The family moved around a bit before Ramos finished high school in Hawaii. He then decided to enlist in the Army himself in 1988, beginning a nearly 26-year career that ended when he retired at the rank of lieutenant colonel.

Ramos, a logistics management specialist now for AMLC, recalled memories of growing up where their heritage as Puerto Ricans “was synonymous with our American heritage.”

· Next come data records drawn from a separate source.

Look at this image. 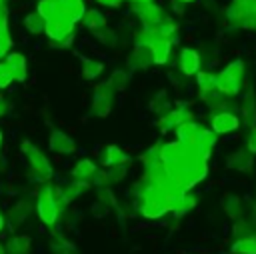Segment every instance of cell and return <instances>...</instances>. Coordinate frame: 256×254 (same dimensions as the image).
<instances>
[{
  "instance_id": "cell-1",
  "label": "cell",
  "mask_w": 256,
  "mask_h": 254,
  "mask_svg": "<svg viewBox=\"0 0 256 254\" xmlns=\"http://www.w3.org/2000/svg\"><path fill=\"white\" fill-rule=\"evenodd\" d=\"M22 154L26 156V164H28L30 176H32L36 182L46 184V182L52 178V174H54L52 164H50V160L46 158V154H44L38 146H34L32 142H28V140L22 142Z\"/></svg>"
},
{
  "instance_id": "cell-2",
  "label": "cell",
  "mask_w": 256,
  "mask_h": 254,
  "mask_svg": "<svg viewBox=\"0 0 256 254\" xmlns=\"http://www.w3.org/2000/svg\"><path fill=\"white\" fill-rule=\"evenodd\" d=\"M242 78H244V62L234 60L216 74V90L226 98H234L242 88Z\"/></svg>"
},
{
  "instance_id": "cell-3",
  "label": "cell",
  "mask_w": 256,
  "mask_h": 254,
  "mask_svg": "<svg viewBox=\"0 0 256 254\" xmlns=\"http://www.w3.org/2000/svg\"><path fill=\"white\" fill-rule=\"evenodd\" d=\"M36 212H38L42 224H46V226H54V224L58 222L60 204H58V200H56L54 186L42 184V188L38 190V198H36Z\"/></svg>"
},
{
  "instance_id": "cell-4",
  "label": "cell",
  "mask_w": 256,
  "mask_h": 254,
  "mask_svg": "<svg viewBox=\"0 0 256 254\" xmlns=\"http://www.w3.org/2000/svg\"><path fill=\"white\" fill-rule=\"evenodd\" d=\"M74 20L72 18H68L60 8H58V12L46 22V30H44V34L56 44V42H62V40H66L68 36H72V30H74Z\"/></svg>"
},
{
  "instance_id": "cell-5",
  "label": "cell",
  "mask_w": 256,
  "mask_h": 254,
  "mask_svg": "<svg viewBox=\"0 0 256 254\" xmlns=\"http://www.w3.org/2000/svg\"><path fill=\"white\" fill-rule=\"evenodd\" d=\"M114 94H116V92H114L106 82L98 84V86H96V90H94V96H92V106H90L92 114H94V116H98V118L108 116V114H110V110H112Z\"/></svg>"
},
{
  "instance_id": "cell-6",
  "label": "cell",
  "mask_w": 256,
  "mask_h": 254,
  "mask_svg": "<svg viewBox=\"0 0 256 254\" xmlns=\"http://www.w3.org/2000/svg\"><path fill=\"white\" fill-rule=\"evenodd\" d=\"M132 10L138 14V18L142 20L144 28H152L156 26L160 20L166 18L164 10L160 6H156L154 2H132Z\"/></svg>"
},
{
  "instance_id": "cell-7",
  "label": "cell",
  "mask_w": 256,
  "mask_h": 254,
  "mask_svg": "<svg viewBox=\"0 0 256 254\" xmlns=\"http://www.w3.org/2000/svg\"><path fill=\"white\" fill-rule=\"evenodd\" d=\"M238 128H240V118L234 112L224 110V112L212 114V118H210V130L214 134H230Z\"/></svg>"
},
{
  "instance_id": "cell-8",
  "label": "cell",
  "mask_w": 256,
  "mask_h": 254,
  "mask_svg": "<svg viewBox=\"0 0 256 254\" xmlns=\"http://www.w3.org/2000/svg\"><path fill=\"white\" fill-rule=\"evenodd\" d=\"M188 120H192V112L184 106H176V108H170L166 114L160 116L158 126L162 132H168V130H176L180 124H184Z\"/></svg>"
},
{
  "instance_id": "cell-9",
  "label": "cell",
  "mask_w": 256,
  "mask_h": 254,
  "mask_svg": "<svg viewBox=\"0 0 256 254\" xmlns=\"http://www.w3.org/2000/svg\"><path fill=\"white\" fill-rule=\"evenodd\" d=\"M48 146L56 154H72V152H76V142L72 140V136H68L62 130H52L50 132Z\"/></svg>"
},
{
  "instance_id": "cell-10",
  "label": "cell",
  "mask_w": 256,
  "mask_h": 254,
  "mask_svg": "<svg viewBox=\"0 0 256 254\" xmlns=\"http://www.w3.org/2000/svg\"><path fill=\"white\" fill-rule=\"evenodd\" d=\"M96 164L90 160V158H82V160H78L74 166H72V170H70V176H72V180L74 182H82V184H92V180H94V176H96Z\"/></svg>"
},
{
  "instance_id": "cell-11",
  "label": "cell",
  "mask_w": 256,
  "mask_h": 254,
  "mask_svg": "<svg viewBox=\"0 0 256 254\" xmlns=\"http://www.w3.org/2000/svg\"><path fill=\"white\" fill-rule=\"evenodd\" d=\"M178 66L184 76H194L200 70V54L194 48H182L178 54Z\"/></svg>"
},
{
  "instance_id": "cell-12",
  "label": "cell",
  "mask_w": 256,
  "mask_h": 254,
  "mask_svg": "<svg viewBox=\"0 0 256 254\" xmlns=\"http://www.w3.org/2000/svg\"><path fill=\"white\" fill-rule=\"evenodd\" d=\"M202 130H204V128H202L198 122L188 120V122H184V124H180V126L176 128V140H178L180 144H186V146H196V142H198Z\"/></svg>"
},
{
  "instance_id": "cell-13",
  "label": "cell",
  "mask_w": 256,
  "mask_h": 254,
  "mask_svg": "<svg viewBox=\"0 0 256 254\" xmlns=\"http://www.w3.org/2000/svg\"><path fill=\"white\" fill-rule=\"evenodd\" d=\"M4 64L8 66L10 74L14 80L18 82H24L26 80V74H28V66H26V56L20 54V52H10L4 60Z\"/></svg>"
},
{
  "instance_id": "cell-14",
  "label": "cell",
  "mask_w": 256,
  "mask_h": 254,
  "mask_svg": "<svg viewBox=\"0 0 256 254\" xmlns=\"http://www.w3.org/2000/svg\"><path fill=\"white\" fill-rule=\"evenodd\" d=\"M252 164H254V158L248 152V148H240V150L232 152L226 160V166L236 172H248V170H252Z\"/></svg>"
},
{
  "instance_id": "cell-15",
  "label": "cell",
  "mask_w": 256,
  "mask_h": 254,
  "mask_svg": "<svg viewBox=\"0 0 256 254\" xmlns=\"http://www.w3.org/2000/svg\"><path fill=\"white\" fill-rule=\"evenodd\" d=\"M128 64H130V68H146V66L154 64L152 46L136 44V46H134V52H132L130 58H128Z\"/></svg>"
},
{
  "instance_id": "cell-16",
  "label": "cell",
  "mask_w": 256,
  "mask_h": 254,
  "mask_svg": "<svg viewBox=\"0 0 256 254\" xmlns=\"http://www.w3.org/2000/svg\"><path fill=\"white\" fill-rule=\"evenodd\" d=\"M126 162H128V154H126L122 148H118V146H114V144H108V146L104 148V152H102V164H104L106 168H112V166H126Z\"/></svg>"
},
{
  "instance_id": "cell-17",
  "label": "cell",
  "mask_w": 256,
  "mask_h": 254,
  "mask_svg": "<svg viewBox=\"0 0 256 254\" xmlns=\"http://www.w3.org/2000/svg\"><path fill=\"white\" fill-rule=\"evenodd\" d=\"M80 22H82L88 30H92V32H96V34L106 28V18H104V14H102L100 10H96V8H86V12H84V16H82Z\"/></svg>"
},
{
  "instance_id": "cell-18",
  "label": "cell",
  "mask_w": 256,
  "mask_h": 254,
  "mask_svg": "<svg viewBox=\"0 0 256 254\" xmlns=\"http://www.w3.org/2000/svg\"><path fill=\"white\" fill-rule=\"evenodd\" d=\"M4 248H6V254H30V250H32V240H30V236H26V234H18V236H12V238L4 244Z\"/></svg>"
},
{
  "instance_id": "cell-19",
  "label": "cell",
  "mask_w": 256,
  "mask_h": 254,
  "mask_svg": "<svg viewBox=\"0 0 256 254\" xmlns=\"http://www.w3.org/2000/svg\"><path fill=\"white\" fill-rule=\"evenodd\" d=\"M58 8H60L68 18H72L74 22H80L82 16H84V12H86V6H84L82 0H60V2H58Z\"/></svg>"
},
{
  "instance_id": "cell-20",
  "label": "cell",
  "mask_w": 256,
  "mask_h": 254,
  "mask_svg": "<svg viewBox=\"0 0 256 254\" xmlns=\"http://www.w3.org/2000/svg\"><path fill=\"white\" fill-rule=\"evenodd\" d=\"M172 52V40H156L152 44V56H154V64H166Z\"/></svg>"
},
{
  "instance_id": "cell-21",
  "label": "cell",
  "mask_w": 256,
  "mask_h": 254,
  "mask_svg": "<svg viewBox=\"0 0 256 254\" xmlns=\"http://www.w3.org/2000/svg\"><path fill=\"white\" fill-rule=\"evenodd\" d=\"M222 208H224V212H226L232 220H240V216H242V212H244V206H242L240 198L234 196V194H226V196L222 198Z\"/></svg>"
},
{
  "instance_id": "cell-22",
  "label": "cell",
  "mask_w": 256,
  "mask_h": 254,
  "mask_svg": "<svg viewBox=\"0 0 256 254\" xmlns=\"http://www.w3.org/2000/svg\"><path fill=\"white\" fill-rule=\"evenodd\" d=\"M104 70V64L94 58H82V78L84 80H96Z\"/></svg>"
},
{
  "instance_id": "cell-23",
  "label": "cell",
  "mask_w": 256,
  "mask_h": 254,
  "mask_svg": "<svg viewBox=\"0 0 256 254\" xmlns=\"http://www.w3.org/2000/svg\"><path fill=\"white\" fill-rule=\"evenodd\" d=\"M24 28H26L30 34H42V32L46 30V20L34 10V12H30V14H26V18H24Z\"/></svg>"
},
{
  "instance_id": "cell-24",
  "label": "cell",
  "mask_w": 256,
  "mask_h": 254,
  "mask_svg": "<svg viewBox=\"0 0 256 254\" xmlns=\"http://www.w3.org/2000/svg\"><path fill=\"white\" fill-rule=\"evenodd\" d=\"M196 206V198L192 196V194H182L174 204H172V208H170V212H174L176 216H184V214H188L192 208Z\"/></svg>"
},
{
  "instance_id": "cell-25",
  "label": "cell",
  "mask_w": 256,
  "mask_h": 254,
  "mask_svg": "<svg viewBox=\"0 0 256 254\" xmlns=\"http://www.w3.org/2000/svg\"><path fill=\"white\" fill-rule=\"evenodd\" d=\"M232 254H256V238H238L230 246Z\"/></svg>"
},
{
  "instance_id": "cell-26",
  "label": "cell",
  "mask_w": 256,
  "mask_h": 254,
  "mask_svg": "<svg viewBox=\"0 0 256 254\" xmlns=\"http://www.w3.org/2000/svg\"><path fill=\"white\" fill-rule=\"evenodd\" d=\"M196 84L200 88V94H208L216 90V74L212 72H198L196 74Z\"/></svg>"
},
{
  "instance_id": "cell-27",
  "label": "cell",
  "mask_w": 256,
  "mask_h": 254,
  "mask_svg": "<svg viewBox=\"0 0 256 254\" xmlns=\"http://www.w3.org/2000/svg\"><path fill=\"white\" fill-rule=\"evenodd\" d=\"M242 114H244V122L250 126H256V104H254V96H246V100L240 106Z\"/></svg>"
},
{
  "instance_id": "cell-28",
  "label": "cell",
  "mask_w": 256,
  "mask_h": 254,
  "mask_svg": "<svg viewBox=\"0 0 256 254\" xmlns=\"http://www.w3.org/2000/svg\"><path fill=\"white\" fill-rule=\"evenodd\" d=\"M28 214H30V206H26L24 202H20V204H16V206L12 208L8 220H10L12 226H20V224H24V220L28 218Z\"/></svg>"
},
{
  "instance_id": "cell-29",
  "label": "cell",
  "mask_w": 256,
  "mask_h": 254,
  "mask_svg": "<svg viewBox=\"0 0 256 254\" xmlns=\"http://www.w3.org/2000/svg\"><path fill=\"white\" fill-rule=\"evenodd\" d=\"M106 84H108L114 92H120V90H124L126 84H128V74H126L124 70H114V72L110 74V78L106 80Z\"/></svg>"
},
{
  "instance_id": "cell-30",
  "label": "cell",
  "mask_w": 256,
  "mask_h": 254,
  "mask_svg": "<svg viewBox=\"0 0 256 254\" xmlns=\"http://www.w3.org/2000/svg\"><path fill=\"white\" fill-rule=\"evenodd\" d=\"M36 12L48 22V20L58 12V2H54V0H38V4H36Z\"/></svg>"
},
{
  "instance_id": "cell-31",
  "label": "cell",
  "mask_w": 256,
  "mask_h": 254,
  "mask_svg": "<svg viewBox=\"0 0 256 254\" xmlns=\"http://www.w3.org/2000/svg\"><path fill=\"white\" fill-rule=\"evenodd\" d=\"M10 46H12V38L8 32V22H0V58L8 54Z\"/></svg>"
},
{
  "instance_id": "cell-32",
  "label": "cell",
  "mask_w": 256,
  "mask_h": 254,
  "mask_svg": "<svg viewBox=\"0 0 256 254\" xmlns=\"http://www.w3.org/2000/svg\"><path fill=\"white\" fill-rule=\"evenodd\" d=\"M52 252L54 254H74V248L70 242H66L64 238H58V240H52Z\"/></svg>"
},
{
  "instance_id": "cell-33",
  "label": "cell",
  "mask_w": 256,
  "mask_h": 254,
  "mask_svg": "<svg viewBox=\"0 0 256 254\" xmlns=\"http://www.w3.org/2000/svg\"><path fill=\"white\" fill-rule=\"evenodd\" d=\"M12 82H14V78H12L10 70H8V66H6L4 62H0V90L8 88Z\"/></svg>"
},
{
  "instance_id": "cell-34",
  "label": "cell",
  "mask_w": 256,
  "mask_h": 254,
  "mask_svg": "<svg viewBox=\"0 0 256 254\" xmlns=\"http://www.w3.org/2000/svg\"><path fill=\"white\" fill-rule=\"evenodd\" d=\"M246 148H248L250 154H256V126L250 128V134L246 138Z\"/></svg>"
},
{
  "instance_id": "cell-35",
  "label": "cell",
  "mask_w": 256,
  "mask_h": 254,
  "mask_svg": "<svg viewBox=\"0 0 256 254\" xmlns=\"http://www.w3.org/2000/svg\"><path fill=\"white\" fill-rule=\"evenodd\" d=\"M98 4H102V6H108V8H118L124 0H96Z\"/></svg>"
},
{
  "instance_id": "cell-36",
  "label": "cell",
  "mask_w": 256,
  "mask_h": 254,
  "mask_svg": "<svg viewBox=\"0 0 256 254\" xmlns=\"http://www.w3.org/2000/svg\"><path fill=\"white\" fill-rule=\"evenodd\" d=\"M4 226H6V216H4L2 212H0V232L4 230Z\"/></svg>"
},
{
  "instance_id": "cell-37",
  "label": "cell",
  "mask_w": 256,
  "mask_h": 254,
  "mask_svg": "<svg viewBox=\"0 0 256 254\" xmlns=\"http://www.w3.org/2000/svg\"><path fill=\"white\" fill-rule=\"evenodd\" d=\"M174 2H178V4H190V2H194V0H174Z\"/></svg>"
},
{
  "instance_id": "cell-38",
  "label": "cell",
  "mask_w": 256,
  "mask_h": 254,
  "mask_svg": "<svg viewBox=\"0 0 256 254\" xmlns=\"http://www.w3.org/2000/svg\"><path fill=\"white\" fill-rule=\"evenodd\" d=\"M0 254H6V248H4V244H0Z\"/></svg>"
},
{
  "instance_id": "cell-39",
  "label": "cell",
  "mask_w": 256,
  "mask_h": 254,
  "mask_svg": "<svg viewBox=\"0 0 256 254\" xmlns=\"http://www.w3.org/2000/svg\"><path fill=\"white\" fill-rule=\"evenodd\" d=\"M2 142H4V134H2V130H0V148H2Z\"/></svg>"
},
{
  "instance_id": "cell-40",
  "label": "cell",
  "mask_w": 256,
  "mask_h": 254,
  "mask_svg": "<svg viewBox=\"0 0 256 254\" xmlns=\"http://www.w3.org/2000/svg\"><path fill=\"white\" fill-rule=\"evenodd\" d=\"M0 2H4V4H6V0H0Z\"/></svg>"
},
{
  "instance_id": "cell-41",
  "label": "cell",
  "mask_w": 256,
  "mask_h": 254,
  "mask_svg": "<svg viewBox=\"0 0 256 254\" xmlns=\"http://www.w3.org/2000/svg\"><path fill=\"white\" fill-rule=\"evenodd\" d=\"M2 4H4V2H2Z\"/></svg>"
}]
</instances>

“Whether it was deliberate or not, we were never raised to think of them as separate,” he said. “Although we spoke primarily English at home, our parents took us to church and community events where people spoke both English and Spanish, in communities blended with of Caribbean, Central and South American cultures.”

Like many families today, Ramos said his own family is blended, so their cultural values are “kind of a fruit salad” with influence from both sides.

“I think it’s important to embrace the beneficial aspects of our different cultures,” he said. “… The same can be said about our service members. They represent the nation, and their varied backgrounds and wide-ranging viewpoints lend to our strength as an Army.”

Lara-Baeza summed it up well, saying the U.S. is a “representation of every world culture” and that “makes us stand out amongst all others.”

“After all, this nation was founded on the principles of acceptance, tolerance and inclusion,” he said. “Our Army is represented by different colors, ethnicities and cultures. We all bring a different flavor to the table.

“This ultimately adds to the fact that we are the greatest Army in the world.”